Nachtarbeit für Lehrlinge: Jugendliche protestieren
Aktualisiert

Nachtarbeit für Lehrlinge: Jugendliche protestieren

Heute debattiert der Ständerat darüber, ob Lehrlinge über 18 Jahren auch nachts und sonntags arbeiten dürfen. Jugendliche protestierten die ganze Nacht dagegen.

«Über die Hälfte der 200 000 Lehrlinge wären von der geplanten Lockerung des Arbeitsgesetzes betroffen», sagte Unia-Jugendsekretär Jean Christophe Schwaab.

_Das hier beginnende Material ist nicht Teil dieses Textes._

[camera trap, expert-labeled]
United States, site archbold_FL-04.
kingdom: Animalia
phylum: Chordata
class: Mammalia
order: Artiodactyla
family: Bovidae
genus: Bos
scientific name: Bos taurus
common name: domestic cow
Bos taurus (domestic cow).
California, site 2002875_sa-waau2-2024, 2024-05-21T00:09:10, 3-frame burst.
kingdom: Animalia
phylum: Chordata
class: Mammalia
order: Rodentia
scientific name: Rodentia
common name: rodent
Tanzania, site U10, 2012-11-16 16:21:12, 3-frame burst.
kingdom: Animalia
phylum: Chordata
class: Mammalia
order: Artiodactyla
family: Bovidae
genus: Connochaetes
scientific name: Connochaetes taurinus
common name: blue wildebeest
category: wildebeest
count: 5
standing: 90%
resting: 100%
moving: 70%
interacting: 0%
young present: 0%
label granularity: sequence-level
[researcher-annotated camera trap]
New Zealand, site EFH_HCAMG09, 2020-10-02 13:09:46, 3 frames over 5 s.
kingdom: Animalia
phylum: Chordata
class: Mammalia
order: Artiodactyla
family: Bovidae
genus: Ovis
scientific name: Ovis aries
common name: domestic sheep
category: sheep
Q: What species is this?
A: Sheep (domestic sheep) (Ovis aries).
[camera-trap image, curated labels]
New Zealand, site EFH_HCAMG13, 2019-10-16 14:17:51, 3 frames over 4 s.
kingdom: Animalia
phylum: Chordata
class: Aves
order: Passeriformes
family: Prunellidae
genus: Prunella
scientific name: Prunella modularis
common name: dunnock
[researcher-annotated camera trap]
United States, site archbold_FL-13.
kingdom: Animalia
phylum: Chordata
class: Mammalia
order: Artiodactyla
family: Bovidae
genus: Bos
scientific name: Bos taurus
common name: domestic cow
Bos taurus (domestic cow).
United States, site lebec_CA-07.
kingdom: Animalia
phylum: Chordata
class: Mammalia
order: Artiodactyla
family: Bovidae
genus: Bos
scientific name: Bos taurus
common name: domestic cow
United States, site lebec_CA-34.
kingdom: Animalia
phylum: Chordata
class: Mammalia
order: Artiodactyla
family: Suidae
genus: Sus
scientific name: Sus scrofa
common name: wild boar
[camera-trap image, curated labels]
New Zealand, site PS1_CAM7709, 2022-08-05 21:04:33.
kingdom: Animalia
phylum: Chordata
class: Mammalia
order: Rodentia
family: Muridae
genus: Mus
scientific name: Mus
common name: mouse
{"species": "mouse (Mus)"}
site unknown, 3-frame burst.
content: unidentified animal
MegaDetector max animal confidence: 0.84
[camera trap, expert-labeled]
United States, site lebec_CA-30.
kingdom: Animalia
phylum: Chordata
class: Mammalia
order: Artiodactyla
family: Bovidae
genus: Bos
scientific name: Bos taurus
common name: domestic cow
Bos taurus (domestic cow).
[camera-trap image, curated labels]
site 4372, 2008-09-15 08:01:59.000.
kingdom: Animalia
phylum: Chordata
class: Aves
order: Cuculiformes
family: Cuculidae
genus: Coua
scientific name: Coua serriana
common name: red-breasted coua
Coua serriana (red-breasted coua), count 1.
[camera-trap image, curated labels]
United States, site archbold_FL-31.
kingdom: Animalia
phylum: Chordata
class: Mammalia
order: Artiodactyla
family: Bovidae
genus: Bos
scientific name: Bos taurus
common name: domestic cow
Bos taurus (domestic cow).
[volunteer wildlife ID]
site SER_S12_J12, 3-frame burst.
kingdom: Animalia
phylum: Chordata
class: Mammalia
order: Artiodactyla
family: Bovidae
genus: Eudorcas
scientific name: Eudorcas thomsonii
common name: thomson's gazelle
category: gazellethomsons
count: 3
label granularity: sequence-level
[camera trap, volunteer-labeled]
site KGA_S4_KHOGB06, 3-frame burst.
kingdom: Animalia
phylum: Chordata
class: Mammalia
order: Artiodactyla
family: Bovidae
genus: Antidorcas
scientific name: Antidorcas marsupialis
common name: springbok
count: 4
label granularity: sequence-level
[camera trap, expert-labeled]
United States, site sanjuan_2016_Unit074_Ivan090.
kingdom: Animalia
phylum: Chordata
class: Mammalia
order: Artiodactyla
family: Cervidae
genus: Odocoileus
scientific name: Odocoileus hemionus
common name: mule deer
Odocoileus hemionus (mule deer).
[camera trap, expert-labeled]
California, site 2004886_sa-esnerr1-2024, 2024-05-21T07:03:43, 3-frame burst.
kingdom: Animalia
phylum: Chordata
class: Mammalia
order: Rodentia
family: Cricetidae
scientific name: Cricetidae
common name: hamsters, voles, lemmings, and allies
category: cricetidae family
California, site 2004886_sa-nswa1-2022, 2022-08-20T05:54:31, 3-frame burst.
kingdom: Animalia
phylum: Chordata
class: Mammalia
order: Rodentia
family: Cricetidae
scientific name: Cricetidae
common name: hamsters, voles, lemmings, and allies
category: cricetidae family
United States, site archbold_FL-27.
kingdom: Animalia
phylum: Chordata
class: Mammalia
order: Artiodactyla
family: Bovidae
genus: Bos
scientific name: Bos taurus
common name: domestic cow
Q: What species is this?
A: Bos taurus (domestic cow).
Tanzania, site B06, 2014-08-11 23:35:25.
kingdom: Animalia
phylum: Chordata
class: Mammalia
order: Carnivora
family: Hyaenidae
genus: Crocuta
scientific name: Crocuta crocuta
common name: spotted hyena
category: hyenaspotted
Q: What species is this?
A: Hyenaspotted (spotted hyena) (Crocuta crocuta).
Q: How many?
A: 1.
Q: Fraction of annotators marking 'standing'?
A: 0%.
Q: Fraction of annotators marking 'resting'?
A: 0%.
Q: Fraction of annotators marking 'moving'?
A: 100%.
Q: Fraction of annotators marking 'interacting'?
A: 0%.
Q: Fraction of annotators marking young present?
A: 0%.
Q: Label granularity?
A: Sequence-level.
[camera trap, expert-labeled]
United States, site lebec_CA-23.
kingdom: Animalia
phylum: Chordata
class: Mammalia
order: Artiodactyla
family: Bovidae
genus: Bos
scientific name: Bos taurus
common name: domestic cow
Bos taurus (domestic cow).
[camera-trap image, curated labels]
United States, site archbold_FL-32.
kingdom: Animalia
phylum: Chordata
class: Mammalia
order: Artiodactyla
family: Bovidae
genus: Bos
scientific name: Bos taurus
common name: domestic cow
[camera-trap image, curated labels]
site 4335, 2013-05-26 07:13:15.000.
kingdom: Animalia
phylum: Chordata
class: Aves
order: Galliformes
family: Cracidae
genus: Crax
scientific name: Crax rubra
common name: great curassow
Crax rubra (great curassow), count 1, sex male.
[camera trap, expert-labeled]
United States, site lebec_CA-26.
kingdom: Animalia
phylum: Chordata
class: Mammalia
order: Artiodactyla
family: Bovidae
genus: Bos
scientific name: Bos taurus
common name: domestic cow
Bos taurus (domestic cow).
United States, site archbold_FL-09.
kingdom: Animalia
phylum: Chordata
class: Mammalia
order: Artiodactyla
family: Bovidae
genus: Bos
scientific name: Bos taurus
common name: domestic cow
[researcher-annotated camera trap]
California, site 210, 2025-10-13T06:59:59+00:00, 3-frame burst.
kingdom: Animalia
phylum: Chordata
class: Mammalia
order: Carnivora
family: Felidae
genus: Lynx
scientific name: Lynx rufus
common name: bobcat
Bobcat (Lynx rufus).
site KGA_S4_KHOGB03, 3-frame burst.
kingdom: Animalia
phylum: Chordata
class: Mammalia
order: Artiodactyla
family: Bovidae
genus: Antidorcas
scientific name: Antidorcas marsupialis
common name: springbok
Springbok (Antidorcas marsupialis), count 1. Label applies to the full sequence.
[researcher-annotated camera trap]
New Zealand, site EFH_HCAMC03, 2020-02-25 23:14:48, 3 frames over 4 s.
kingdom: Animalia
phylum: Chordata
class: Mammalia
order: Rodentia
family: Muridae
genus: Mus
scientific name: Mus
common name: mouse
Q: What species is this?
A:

Bereits heute würden Ausnahmeregelungen für das Gastgewerbe und die Bäckereien gewährt. Schwaab: «Eine neue Regelung ist unnötig.»

Zudem sei Nachtarbeit gesundheitsschädigend – vor allem für Jugendliche. Lehrlinge und Jugendgewerkschafter arbeiteten die ganze Nacht vor dem Bundeshaus, um gegen die neue Regelung zu protestieren.

Heute dürfen Jugendliche bis Ende des 19. Lebensjahrs und Lehrlinge bis Ende des 20. Lebensjahrs weder nach 23 Uhr noch sonntags arbeiten.

(csr)

Sollen Lehrlinge auch nachts und sonntags arbeiten?

Philipp (17), Lehrling, Zürich

Ich bin voll dagegen, selbst wenn ich mehr verdienen würde. Der Sonntag ist für die Freizeit da. Ich will doch nicht arbeiten, wenn meine Kollegen frei haben! Am Wochenende will ich Partys feiern.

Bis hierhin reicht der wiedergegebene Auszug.